**Task instructions**: Repeat the following data exactly, omitting pictures.

Short text fragments from websites:
==============================

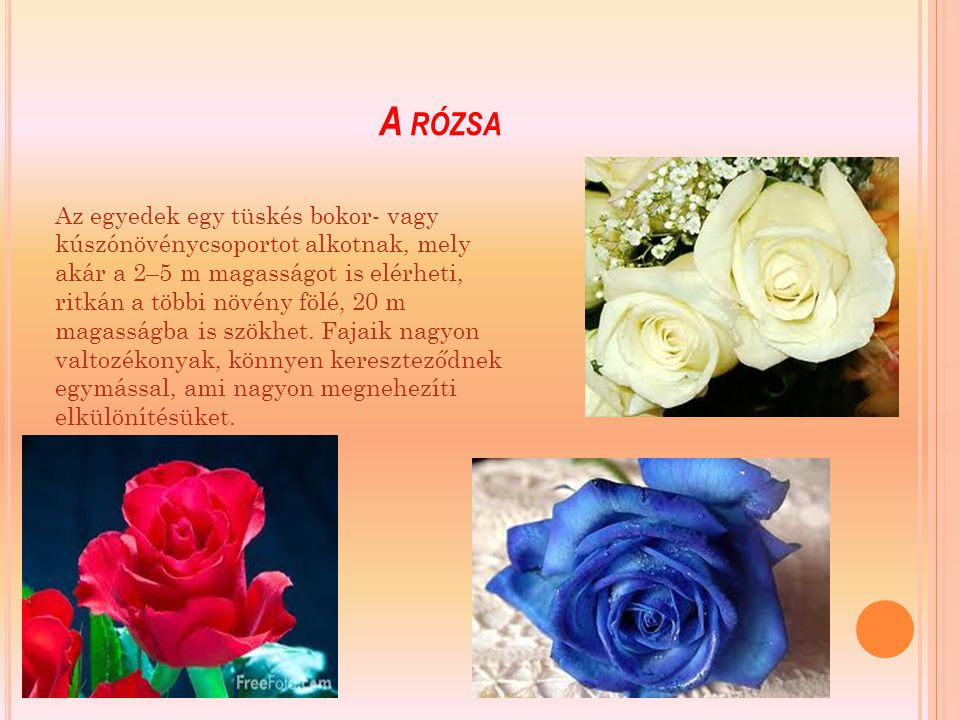 A rózsa
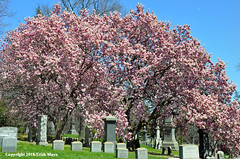 Magnificent Magnolias (Trish Mayo) Tags: spring magnolias floweringtrees cemetery greenwood greenwoodcemetery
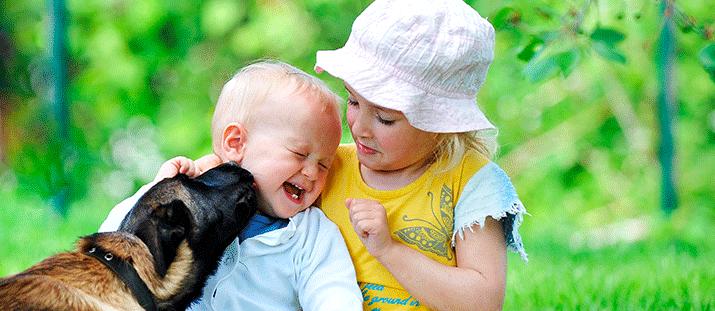 Vaccin mot pälsdjursallergi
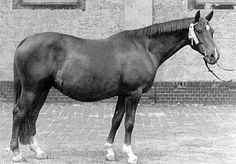 Marquise (Altan X Madeira) was a Trakehner mare with such influence that she was given her own branch of the Marke family, O115A2 Marquise. Her notable offspring include the approved Trakehner stallions Markasit, Marjoran, and Marakesch, as well as the highly proven mares Maharani II, Mona Lisa II, and Marquise II.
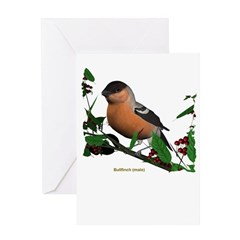 Bullfinch (male) Greeting Card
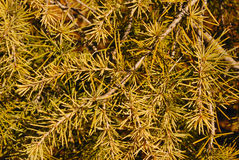 Pine leaves Stock Photography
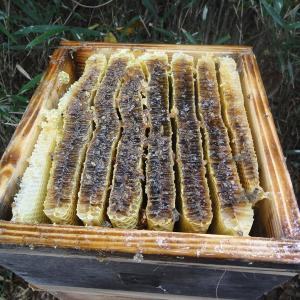 ♪日本ミツバチ、再び採蜜♪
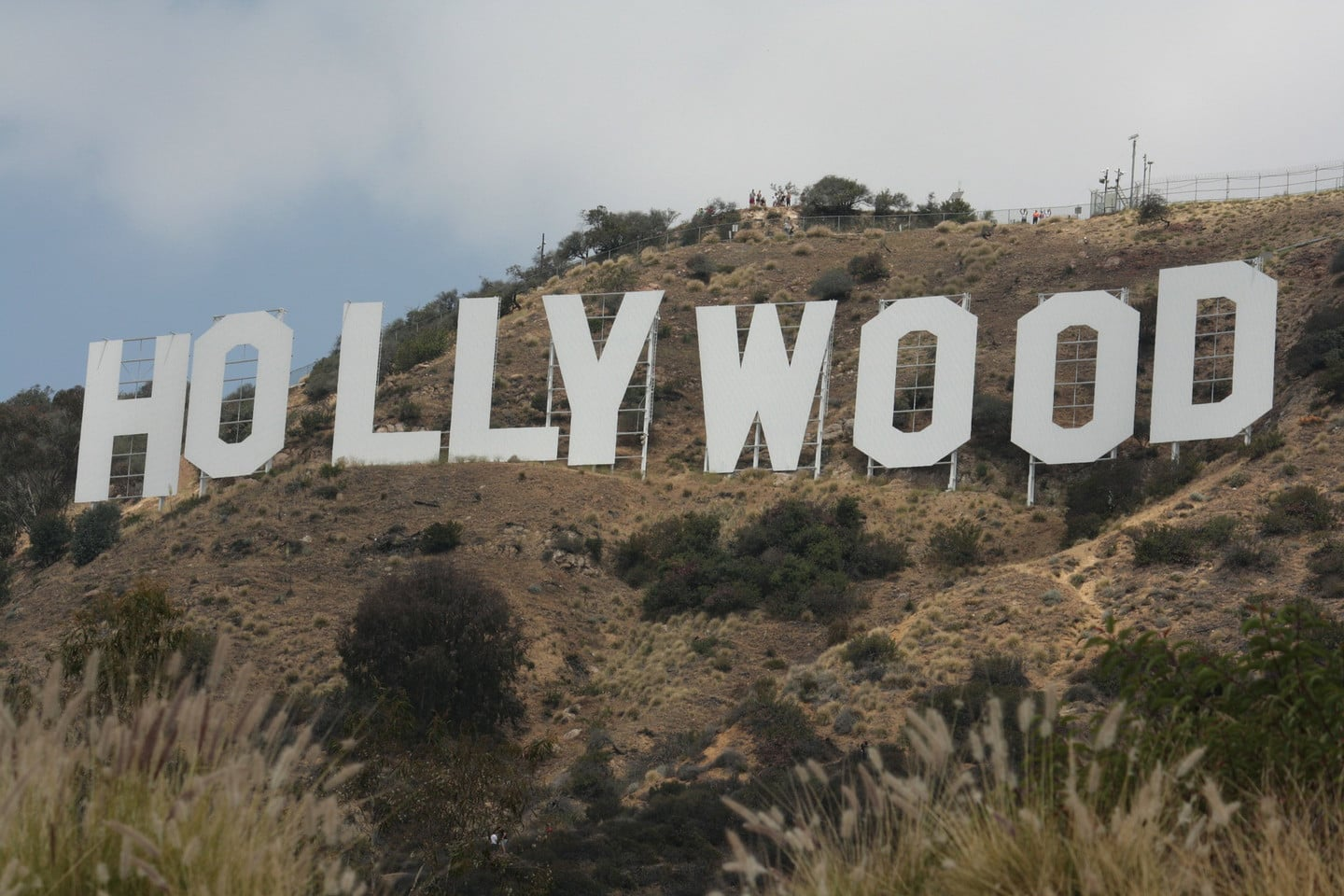 Television Hollywood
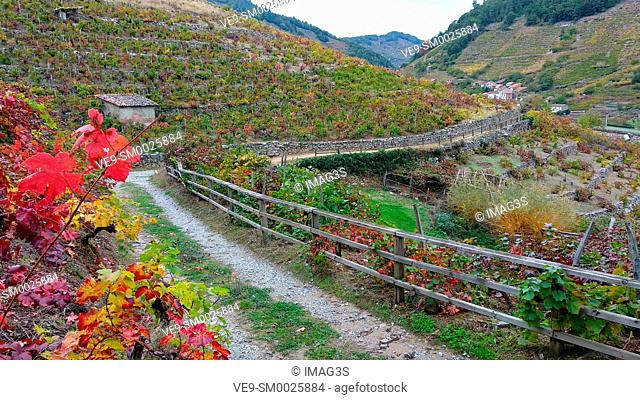 Track across the 'Mencía' variety vineyards in autumn, and Belesar in background, Chantada municipality, Ribeira Sacra, Lugo, Spain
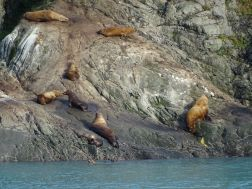 Sea Lions Yakutat Bay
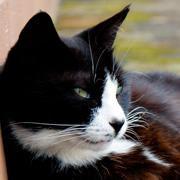 ほっこり猫日記「ねこどり」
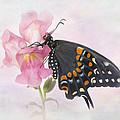 Black Swallowtail Iv by David and Carol Kelly
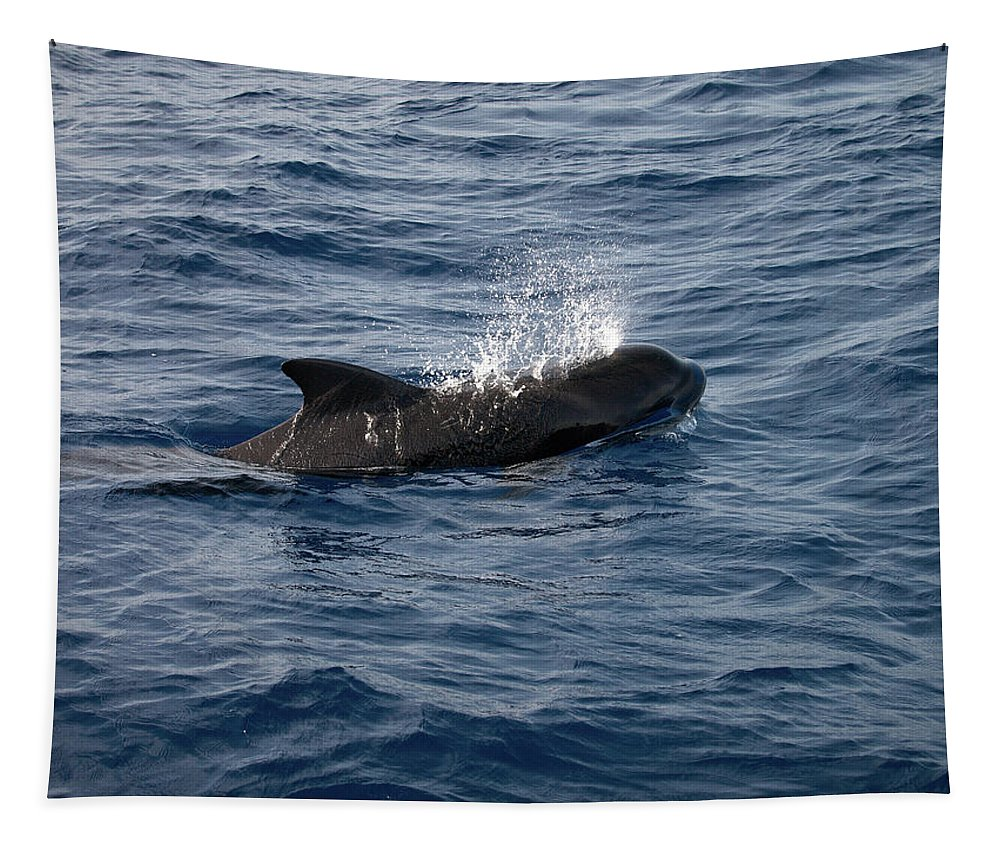 Valasretki Tapestry featuring the photograph Pilot Whale 6 by Jouko Lehto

==============================

**Task answer**:
 A rózsa
 Magnificent Magnolias (Trish Mayo) Tags: spring magnolias floweringtrees cemetery greenwood greenwoodcemetery
 Vaccin mot pälsdjursallergi
 Marquise (Altan X Madeira) was a Trakehner mare with such influence that she was given her own branch of the Marke family, O115A2 Marquise. Her notable offspring include the approved Trakehner stallions Markasit, Marjoran, and Marakesch, as well as the highly proven mares Maharani II, Mona Lisa II, and Marquise II.
 Bullfinch (male) Greeting Card
 Pine leaves Stock Photography
 ♪日本ミツバチ、再び採蜜♪
 Television Hollywood
 Track across the 'Mencía' variety vineyards in autumn, and Belesar in background, Chantada municipality, Ribeira Sacra, Lugo, Spain
 Sea Lions Yakutat Bay
 ほっこり猫日記「ねこどり」
 Black Swallowtail Iv by David and Carol Kelly
 Valasretki Tapestry featuring the photograph Pilot Whale 6 by Jouko Lehto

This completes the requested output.